Gu Jinlin frunció el ceño. —Este incidente no es culpa suya. ¡Esta chica es demasiado madura!
Mo Beihan lo miró de reojo. Tenía que admitir que los hermanos mayores de Yao Yao eran realmente buenos con ella.
—Pero, en última instancia, la situación se originó por ella. Quería ayudar a tu familia y también divertirse en el pueblo. No esperaba encontrarse con un incidente tan desafortunado, que provocó que perdieran sus trabajos. No es de extrañar que se sintiera culpable.
Gu Jinlin se reclinó en el sofá. —Prefiero volver a casa a trabajar en el campo que permitir que esa escoria acose a mi hermana pequeña.
Mo Beihan sonrió. —No te preocupes. Mientras yo esté aquí, no permitiré que le pase nada.
Gu Jinlin frunció el ceño. Lo que decía era cierto.
Pero ¿por qué sentía ganas de darle un puñetazo a Mo Beihan?
Gu Jinlin guardó silencio.
Mo Beihan lo miró de reojo. —¿Tú… no te vas a casa a dormir?
El rostro de Gu Jinlin se ensombreció. —Yao Yao todavía está aquí. No sería apropiado que me fuera a casa.
Mo Beihan frunció el ceño. —¿Quieres quedarte aquí?
Gu Jinlin levantó la barbilla y dijo con cierto orgullo: —¿Qué pasa? ¿No puedo quedarme?
Mo Beihan: —…
Estaba tan orgulloso de hacer de carabina que era incapaz de pillar una indirecta.
—¡Por supuesto que puedes! ¿Por qué no? Hay una cama en el estudio y el baño está por allí. ¡Ve a asearte antes de acostarte!

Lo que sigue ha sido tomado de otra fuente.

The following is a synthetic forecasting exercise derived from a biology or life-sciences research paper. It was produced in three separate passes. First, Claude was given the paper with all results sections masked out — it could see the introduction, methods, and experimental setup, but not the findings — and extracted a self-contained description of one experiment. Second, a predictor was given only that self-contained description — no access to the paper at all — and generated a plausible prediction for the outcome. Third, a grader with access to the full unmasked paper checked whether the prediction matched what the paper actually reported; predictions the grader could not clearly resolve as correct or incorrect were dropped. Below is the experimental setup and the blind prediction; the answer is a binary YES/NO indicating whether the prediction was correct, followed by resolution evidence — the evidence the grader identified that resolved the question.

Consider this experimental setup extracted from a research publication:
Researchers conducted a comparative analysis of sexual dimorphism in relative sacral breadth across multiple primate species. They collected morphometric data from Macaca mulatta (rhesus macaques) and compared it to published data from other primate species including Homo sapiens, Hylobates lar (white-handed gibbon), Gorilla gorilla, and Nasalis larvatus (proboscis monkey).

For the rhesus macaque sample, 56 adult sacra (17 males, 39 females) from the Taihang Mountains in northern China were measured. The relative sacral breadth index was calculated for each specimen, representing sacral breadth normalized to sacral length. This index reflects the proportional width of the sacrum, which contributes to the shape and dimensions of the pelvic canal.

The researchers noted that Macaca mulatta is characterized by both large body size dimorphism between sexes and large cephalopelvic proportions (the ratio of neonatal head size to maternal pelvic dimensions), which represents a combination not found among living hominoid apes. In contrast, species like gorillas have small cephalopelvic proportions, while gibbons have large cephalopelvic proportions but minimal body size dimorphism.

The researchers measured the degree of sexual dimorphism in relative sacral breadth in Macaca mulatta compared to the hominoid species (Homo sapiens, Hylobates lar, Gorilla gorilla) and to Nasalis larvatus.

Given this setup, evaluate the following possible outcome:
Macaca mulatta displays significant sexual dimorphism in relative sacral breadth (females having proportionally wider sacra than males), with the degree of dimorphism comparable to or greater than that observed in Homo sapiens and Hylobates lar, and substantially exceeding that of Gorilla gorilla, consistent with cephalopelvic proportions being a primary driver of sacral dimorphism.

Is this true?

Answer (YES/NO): NO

A Mo Beihan no le quedó más remedio que aceptar.
Se levantó y se dirigió al dormitorio.
Gu Jinlin lo agarró. —¿Adónde vas?
Mo Beihan quiso poner los ojos en blanco. —Al dormitorio a por una manta para poder dormir en el salón.
Gu Jinlin dijo de inmediato: —¿Qué salón? ¿No hay una cama en el estudio? Podemos dormir apretados ahí. Voy a asearme.
«Qué chiste. ¿Dejar que duermas en el salón? ¿Y si te cuelas en la habitación de Yao Yao mientras duermo en mitad de la noche? ¿Entonces qué?».
Mo Beihan: —…
¡Vaya!
Su mujer estaba justo ahí, pero no podía abrazarla. En su lugar, ¿tenía que compartir una cama pequeña con un hombre maloliente?
Pero como Gu Jinlin insistía en vigilarlo, a Mo Beihan no le quedó más remedio que compartir la cama con Gu Jinlin.
La cama del estudio era bastante pequeña. Solo medía 1,2 metros de ancho y quedaba bastante justa para dos hombres corpulentos.
Mientras tanto, Gu Qingyao dormía profundamente y no se despertó hasta las 3 de la madrugada.
Se había quedado dormida sobre las 6 de la tarde del día anterior, así que para cuando se despertó a las 3 de la madrugada, ya había dormido lo suficiente.
Cuando abrió los ojos, todo estaba completamente a oscuras. Encendió la lámpara de la mesilla de noche y se dio cuenta de que dormía en casa de Mo Beihan. Miró su reloj y vio que eran las 3 de la madrugada.
Pero no había ni rastro de Mo Beihan en la habitación.